振り返った先には王の屋敷で見た兵士――。槍を構えて僕のところへ飛び込んでいる最中だった。次の瞬間、彼のこめかみはサユキが放ったと思われる銀の弾丸によって貫かれた。
と同時に、僕の身体は宙を舞った。簡単に言うと吹っ飛んだのだ。狼犬の突進してくる勢いで。
ああ、これで何度目だろう。このまま落下すれば確実に噛みつかれる。それに、横腹を。ここでしまいか。
だが、ここで終わらなかった。余計なことを考えている間にサユキが兵士を打った銃を狼犬に向け、再度はなったのだ。

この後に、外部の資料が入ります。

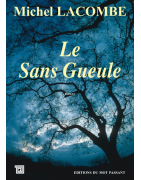 Le Sans Gueule de Mchel Lacombe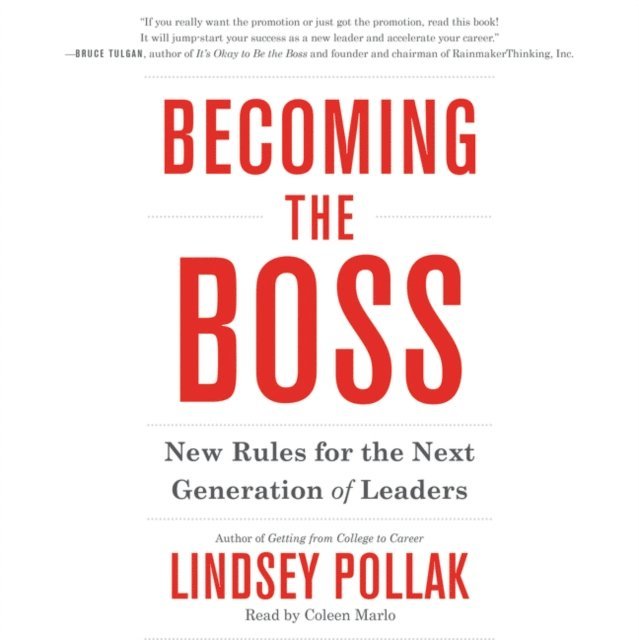 Lindsey Pollak - Becoming the Boss, Ljudbok. Tillgänglighet: Lägg i varukorg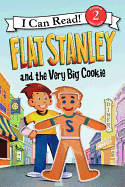 Flat Stanley and the Very Big Cookie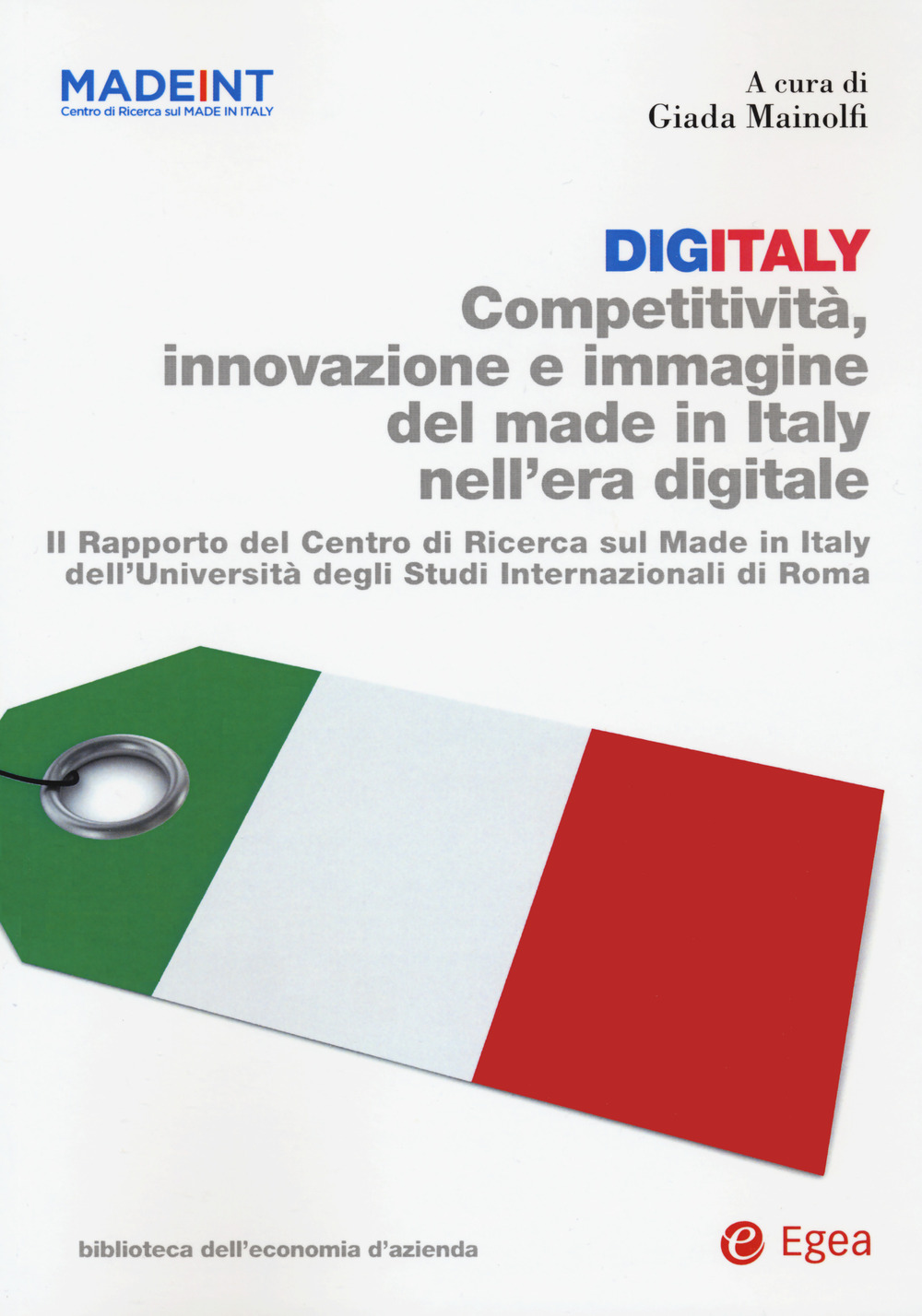 Digitaly. Competitività, innovazione e immagine del Made in Italy nell'era digitale. Il Rapporto del Centro di Ricerca sul Made In Italy dell'Università degli Studi Internazionali di Roma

見事!と声を上げたくなるくらい的確に狼犬の眼球を打ち抜いた。
それが原因となり、狼犬は、壁に弾き飛ばされた。
眼球を貫いた弾丸は脳まで達したのだろう。狼犬はしばらく痙攣していた。最もしばらくといっても一分ももたなかったが。
痙攣がおさまり、とうとう力尽きたと思われたその時、最後の力を振り絞って狼犬が遠吠えのような声を上げた。

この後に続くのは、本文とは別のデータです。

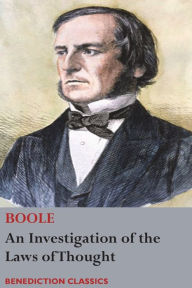 Title: An Investigation of the Laws of Thought, on Which are Founded the Mathematical Theories of Logic and Probabilities, Author: George Boole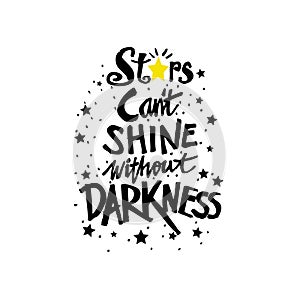 Stars cant shine without darkness.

僕はこの狼犬の行動がとてつもなく恐ろしく感じられた。
サユキを見ると彼女も何かを察知した様だった。サユキが口を開いた。
「この遠吠え。何かあるぞ。そうだな、たとえば……仲間を呼ぶ、敵の居場所を知らせるため……」
そうだ、僕が恐ろしさを感じたのはここかもしれない。とにかくここからいち早く移動しなければ。
僕の身体は勝手に動いていた。サユキの手を取り、刃をむき出しにした村正をもう片方の手に握ったまま、刃の交わる大通りに走り出した。
「おい、どこに行くんだ」
尖った口調で僕に問いかけるサユキに対し
「とにかく場所を変える。この大勢の中だとなかなか見つからないだろうし」
と走りながらやや興奮して高ぶった声で返答した。
どの程度走ったのだろう。かなりの距離を血と砂埃、金属、火薬の匂いが充満した道を突破してきた。
ここまで来ればしばらく大丈夫だろうと息を整えながら顔を上げると――王の屋敷が僕の目に映し出された。
「カンジ、何をしてくれているんだ」
サユキが苦笑しながら突っ込みをした。ああ、自分でも思い切り突っ込みを入れたい、と思った。
あまりにも衝撃的だったため「え~」とか「うわ~」などというよく小説などにかかれるような声は上げられなかった。
上がった声は、どこから絞り出してきたのかわからないような「えっ」というつまったものだった。